Friday 5 April 2013

Journalism Fundamentals

This week in our journalism lecture we looked at some writing fundamentals. Marie talked about information attribution and the dangers using anonymous sources and discussed the nuts and bolts things such as spelling, punctuation and grammar. 

In their book 'Blur: How To Know What's True In The Age Of Information Overload',  authors Bill Kovach and Tom Rosenthiel tell a wonderful story about a journalist named Homer Bigart. During military press briefings in Vietnam, Bigart would ask countless seemingly dumb questions before going out with military units into the field. Other less experienced journalists would return to Saigon and file stories recounting the official version of the events, but Bigart's stories were different. The answers to his seemingly dumb questions, now on record, along with his own eyewitness accounts enabled him to refute the official line on how the war was progressing. The book quotes Pulitzer Prize winning journalist David Halberstam who described Bigart's style as "portable ignorance" and William Prochnau, who said of Bigart, "He shows up knowing little and then finds out everything".

In their book "All The President's Men", Carl Bernstein and Bob Woodward detail the tremendous difficulties they had using anonymous sources in their investigation of the Watergate Scandal. Unless two independent sources confirmed their information, they wouldn't use the material.

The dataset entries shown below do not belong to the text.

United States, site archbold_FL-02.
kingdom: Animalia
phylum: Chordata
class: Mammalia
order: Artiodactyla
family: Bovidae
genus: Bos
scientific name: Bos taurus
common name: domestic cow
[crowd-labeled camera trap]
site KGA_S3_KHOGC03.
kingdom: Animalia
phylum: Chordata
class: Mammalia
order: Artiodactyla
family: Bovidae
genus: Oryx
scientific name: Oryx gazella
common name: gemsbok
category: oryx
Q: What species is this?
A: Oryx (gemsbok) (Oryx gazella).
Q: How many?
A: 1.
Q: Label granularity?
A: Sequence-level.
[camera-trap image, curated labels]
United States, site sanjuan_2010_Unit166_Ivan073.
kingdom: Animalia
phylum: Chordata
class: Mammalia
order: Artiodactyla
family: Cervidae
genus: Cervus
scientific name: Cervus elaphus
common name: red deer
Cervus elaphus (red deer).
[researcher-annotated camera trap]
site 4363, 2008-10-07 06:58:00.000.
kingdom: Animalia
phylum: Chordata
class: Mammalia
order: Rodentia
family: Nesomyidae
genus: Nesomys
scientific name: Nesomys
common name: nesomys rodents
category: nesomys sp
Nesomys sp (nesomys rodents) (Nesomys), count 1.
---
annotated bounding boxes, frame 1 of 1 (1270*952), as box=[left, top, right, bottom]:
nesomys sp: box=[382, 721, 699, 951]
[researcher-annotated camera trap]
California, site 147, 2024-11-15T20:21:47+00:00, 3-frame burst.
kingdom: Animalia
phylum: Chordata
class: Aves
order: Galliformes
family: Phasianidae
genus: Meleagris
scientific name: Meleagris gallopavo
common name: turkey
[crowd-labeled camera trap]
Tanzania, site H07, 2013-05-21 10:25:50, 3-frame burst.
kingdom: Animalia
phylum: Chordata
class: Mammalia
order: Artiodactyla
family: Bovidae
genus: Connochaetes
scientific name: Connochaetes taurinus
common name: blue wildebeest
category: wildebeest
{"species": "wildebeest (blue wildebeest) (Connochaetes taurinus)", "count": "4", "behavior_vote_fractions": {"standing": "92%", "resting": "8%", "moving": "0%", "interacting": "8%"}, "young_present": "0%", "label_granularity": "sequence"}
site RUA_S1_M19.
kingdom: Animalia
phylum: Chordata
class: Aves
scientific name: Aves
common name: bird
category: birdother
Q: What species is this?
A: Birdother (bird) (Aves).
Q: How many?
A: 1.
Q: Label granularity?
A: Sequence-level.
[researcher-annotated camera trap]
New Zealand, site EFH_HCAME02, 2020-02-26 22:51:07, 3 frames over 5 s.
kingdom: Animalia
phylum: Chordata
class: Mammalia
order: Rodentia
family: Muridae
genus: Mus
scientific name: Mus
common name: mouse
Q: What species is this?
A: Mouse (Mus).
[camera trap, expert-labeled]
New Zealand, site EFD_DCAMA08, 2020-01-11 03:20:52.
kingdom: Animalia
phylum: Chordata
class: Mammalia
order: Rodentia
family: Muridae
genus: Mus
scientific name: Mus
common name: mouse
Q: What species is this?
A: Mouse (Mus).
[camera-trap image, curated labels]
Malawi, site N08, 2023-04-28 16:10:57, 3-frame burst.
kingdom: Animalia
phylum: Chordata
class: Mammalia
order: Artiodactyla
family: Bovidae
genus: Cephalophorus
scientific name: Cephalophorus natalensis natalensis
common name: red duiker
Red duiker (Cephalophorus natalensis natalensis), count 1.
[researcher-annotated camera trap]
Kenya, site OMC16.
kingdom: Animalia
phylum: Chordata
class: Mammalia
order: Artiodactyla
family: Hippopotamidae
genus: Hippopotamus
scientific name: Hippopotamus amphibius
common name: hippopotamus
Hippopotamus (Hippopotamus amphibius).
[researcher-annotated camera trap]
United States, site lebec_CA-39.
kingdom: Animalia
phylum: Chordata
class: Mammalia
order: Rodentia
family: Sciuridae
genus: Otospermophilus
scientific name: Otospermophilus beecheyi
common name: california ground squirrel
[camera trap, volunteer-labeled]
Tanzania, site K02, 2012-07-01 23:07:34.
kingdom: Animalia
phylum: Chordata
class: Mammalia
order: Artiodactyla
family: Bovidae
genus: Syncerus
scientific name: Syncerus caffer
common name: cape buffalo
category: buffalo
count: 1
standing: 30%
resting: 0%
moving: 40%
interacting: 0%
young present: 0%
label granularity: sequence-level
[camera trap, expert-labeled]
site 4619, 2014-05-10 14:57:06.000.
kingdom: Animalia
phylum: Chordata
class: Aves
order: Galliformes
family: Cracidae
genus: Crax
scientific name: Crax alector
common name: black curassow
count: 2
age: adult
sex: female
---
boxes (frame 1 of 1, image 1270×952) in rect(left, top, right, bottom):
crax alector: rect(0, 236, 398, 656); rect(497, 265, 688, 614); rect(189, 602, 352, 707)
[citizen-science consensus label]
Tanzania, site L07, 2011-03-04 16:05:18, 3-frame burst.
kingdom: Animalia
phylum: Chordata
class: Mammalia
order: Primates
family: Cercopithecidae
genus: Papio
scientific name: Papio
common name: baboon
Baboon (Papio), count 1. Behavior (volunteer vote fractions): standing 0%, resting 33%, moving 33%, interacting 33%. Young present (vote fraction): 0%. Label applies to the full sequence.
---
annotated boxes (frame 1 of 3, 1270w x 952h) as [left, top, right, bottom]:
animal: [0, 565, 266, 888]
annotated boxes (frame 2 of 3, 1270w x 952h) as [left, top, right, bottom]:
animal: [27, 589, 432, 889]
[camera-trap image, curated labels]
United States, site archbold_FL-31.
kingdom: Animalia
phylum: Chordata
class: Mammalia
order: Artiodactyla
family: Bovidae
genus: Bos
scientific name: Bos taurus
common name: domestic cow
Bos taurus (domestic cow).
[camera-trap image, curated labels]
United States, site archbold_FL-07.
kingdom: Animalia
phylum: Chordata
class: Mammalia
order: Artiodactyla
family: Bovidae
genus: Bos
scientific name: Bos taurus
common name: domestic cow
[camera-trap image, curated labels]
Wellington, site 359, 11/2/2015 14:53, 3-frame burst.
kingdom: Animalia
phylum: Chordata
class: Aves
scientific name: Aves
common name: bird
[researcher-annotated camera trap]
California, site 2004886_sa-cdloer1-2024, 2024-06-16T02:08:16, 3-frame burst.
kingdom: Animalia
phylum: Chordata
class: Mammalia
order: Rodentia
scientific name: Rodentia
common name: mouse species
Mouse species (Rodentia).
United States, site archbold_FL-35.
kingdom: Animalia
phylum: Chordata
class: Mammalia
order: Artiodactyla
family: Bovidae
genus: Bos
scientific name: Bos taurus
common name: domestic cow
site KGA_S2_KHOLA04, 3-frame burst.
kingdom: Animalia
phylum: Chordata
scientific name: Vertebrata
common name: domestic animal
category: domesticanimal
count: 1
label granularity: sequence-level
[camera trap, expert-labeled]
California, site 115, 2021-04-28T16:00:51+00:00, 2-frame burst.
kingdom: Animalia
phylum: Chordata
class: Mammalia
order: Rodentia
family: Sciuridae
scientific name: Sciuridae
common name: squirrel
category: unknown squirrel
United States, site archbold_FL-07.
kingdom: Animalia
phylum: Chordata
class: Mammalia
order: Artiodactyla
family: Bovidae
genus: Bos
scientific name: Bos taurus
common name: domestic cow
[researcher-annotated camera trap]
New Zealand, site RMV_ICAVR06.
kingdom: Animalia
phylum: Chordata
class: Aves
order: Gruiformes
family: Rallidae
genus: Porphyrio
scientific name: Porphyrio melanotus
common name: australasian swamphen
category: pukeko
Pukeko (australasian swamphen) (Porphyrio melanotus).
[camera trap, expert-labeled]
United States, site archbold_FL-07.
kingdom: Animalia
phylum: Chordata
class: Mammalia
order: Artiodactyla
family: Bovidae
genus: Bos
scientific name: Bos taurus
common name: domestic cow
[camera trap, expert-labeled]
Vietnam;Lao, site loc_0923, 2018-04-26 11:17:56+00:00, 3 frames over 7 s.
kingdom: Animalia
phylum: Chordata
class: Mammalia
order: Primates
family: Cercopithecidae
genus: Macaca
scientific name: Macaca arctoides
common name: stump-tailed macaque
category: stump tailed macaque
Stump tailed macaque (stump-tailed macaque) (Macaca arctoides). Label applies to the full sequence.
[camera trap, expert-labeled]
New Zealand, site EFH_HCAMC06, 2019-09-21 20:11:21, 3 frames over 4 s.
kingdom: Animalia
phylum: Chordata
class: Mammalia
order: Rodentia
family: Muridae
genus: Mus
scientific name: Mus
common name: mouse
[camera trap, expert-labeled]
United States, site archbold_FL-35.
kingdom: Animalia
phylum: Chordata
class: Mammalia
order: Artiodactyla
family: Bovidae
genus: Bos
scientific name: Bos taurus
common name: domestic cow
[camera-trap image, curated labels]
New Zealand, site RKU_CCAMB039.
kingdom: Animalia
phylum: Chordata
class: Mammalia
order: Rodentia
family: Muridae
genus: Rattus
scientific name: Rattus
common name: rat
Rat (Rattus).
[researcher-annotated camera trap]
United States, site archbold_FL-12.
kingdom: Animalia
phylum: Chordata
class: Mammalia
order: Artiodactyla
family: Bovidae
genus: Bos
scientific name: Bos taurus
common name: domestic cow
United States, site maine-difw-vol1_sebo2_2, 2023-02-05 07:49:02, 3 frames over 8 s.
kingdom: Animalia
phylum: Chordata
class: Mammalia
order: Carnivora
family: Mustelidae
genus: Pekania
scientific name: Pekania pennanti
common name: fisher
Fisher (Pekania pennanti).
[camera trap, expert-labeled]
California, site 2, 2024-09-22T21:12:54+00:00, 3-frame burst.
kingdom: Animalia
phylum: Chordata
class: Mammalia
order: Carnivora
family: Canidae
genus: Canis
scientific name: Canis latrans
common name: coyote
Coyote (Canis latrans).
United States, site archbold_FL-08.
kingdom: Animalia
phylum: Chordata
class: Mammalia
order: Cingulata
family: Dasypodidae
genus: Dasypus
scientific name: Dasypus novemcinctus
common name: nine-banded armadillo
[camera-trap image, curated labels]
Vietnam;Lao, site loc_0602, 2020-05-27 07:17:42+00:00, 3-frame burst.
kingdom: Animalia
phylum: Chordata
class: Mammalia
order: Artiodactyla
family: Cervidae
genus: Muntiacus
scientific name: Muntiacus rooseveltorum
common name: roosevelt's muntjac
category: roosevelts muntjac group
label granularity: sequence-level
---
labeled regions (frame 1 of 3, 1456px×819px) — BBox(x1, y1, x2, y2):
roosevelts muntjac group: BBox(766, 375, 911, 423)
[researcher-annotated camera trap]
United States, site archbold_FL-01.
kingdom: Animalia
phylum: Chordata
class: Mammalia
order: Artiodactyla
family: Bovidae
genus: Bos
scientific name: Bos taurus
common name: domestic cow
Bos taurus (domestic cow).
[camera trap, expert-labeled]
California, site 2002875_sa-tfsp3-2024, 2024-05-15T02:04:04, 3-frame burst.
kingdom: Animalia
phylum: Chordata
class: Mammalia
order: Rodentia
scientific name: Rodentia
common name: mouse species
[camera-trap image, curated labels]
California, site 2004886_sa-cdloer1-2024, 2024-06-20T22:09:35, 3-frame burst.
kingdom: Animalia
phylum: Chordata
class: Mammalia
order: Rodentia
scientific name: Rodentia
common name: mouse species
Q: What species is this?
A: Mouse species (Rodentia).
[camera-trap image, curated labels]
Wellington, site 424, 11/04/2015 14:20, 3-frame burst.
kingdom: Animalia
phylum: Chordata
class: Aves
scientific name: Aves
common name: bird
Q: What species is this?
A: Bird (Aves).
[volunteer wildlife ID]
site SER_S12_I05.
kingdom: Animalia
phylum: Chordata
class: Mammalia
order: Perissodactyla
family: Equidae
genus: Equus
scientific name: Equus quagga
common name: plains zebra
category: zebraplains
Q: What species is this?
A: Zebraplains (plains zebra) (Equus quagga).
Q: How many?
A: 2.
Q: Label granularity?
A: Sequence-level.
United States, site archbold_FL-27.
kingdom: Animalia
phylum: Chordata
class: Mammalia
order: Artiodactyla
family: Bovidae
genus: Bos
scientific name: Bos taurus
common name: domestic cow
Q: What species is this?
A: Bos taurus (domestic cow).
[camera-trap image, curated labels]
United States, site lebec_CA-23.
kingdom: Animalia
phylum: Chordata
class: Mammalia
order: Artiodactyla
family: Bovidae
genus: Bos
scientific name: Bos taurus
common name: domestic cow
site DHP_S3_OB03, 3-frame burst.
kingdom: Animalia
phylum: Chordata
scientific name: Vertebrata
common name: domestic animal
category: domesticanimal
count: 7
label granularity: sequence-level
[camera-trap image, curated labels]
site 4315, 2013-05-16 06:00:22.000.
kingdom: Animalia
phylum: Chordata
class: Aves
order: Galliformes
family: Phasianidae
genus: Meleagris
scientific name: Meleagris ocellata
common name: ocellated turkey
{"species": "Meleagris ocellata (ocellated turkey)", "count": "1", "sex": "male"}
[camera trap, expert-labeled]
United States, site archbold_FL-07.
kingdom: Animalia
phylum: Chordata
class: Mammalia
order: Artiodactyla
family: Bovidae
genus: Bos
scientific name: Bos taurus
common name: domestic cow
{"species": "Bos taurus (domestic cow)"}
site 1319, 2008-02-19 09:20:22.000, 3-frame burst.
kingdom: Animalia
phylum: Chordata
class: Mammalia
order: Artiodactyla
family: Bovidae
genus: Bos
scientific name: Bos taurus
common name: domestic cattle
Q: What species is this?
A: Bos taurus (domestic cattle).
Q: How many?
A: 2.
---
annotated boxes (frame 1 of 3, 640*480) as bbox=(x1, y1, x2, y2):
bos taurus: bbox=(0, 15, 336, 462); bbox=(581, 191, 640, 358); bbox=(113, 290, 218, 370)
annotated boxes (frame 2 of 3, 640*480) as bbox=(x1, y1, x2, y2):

We also looked at a video called Caine's Arcade and had to write a story using the inverted pyramid style, where all the pertinent information of who, what, when, where, why and how is contained in the first few lines. After 17 years as a paramedic, figuring out what to write in a short report isn't usually too much of a drama, however in our tutorial, we had to interview a classmate and write a 500 word article based on that interview. What I've discovered is that knowing what to ask in an interview when you don't have time to prepare is difficult.  In the ambulance service I had a safety net, we ask standard questions for each type of case. If you attend a patient who's had a fit, then you'd want to ask how long the fit went for, what it looked like, what happened before, what happened afterwards. Someone who's had a fall gets questioned about being knocked out, do they have dizziness or neck pain? For a patient with chest pain, you'd ask a different set of questions. What I'm finding now is that I often don't have a clue what to ask someone now it's not ambulance related. Until I gain some experience, maybe I can specialise and be an on-scene car crash reporter?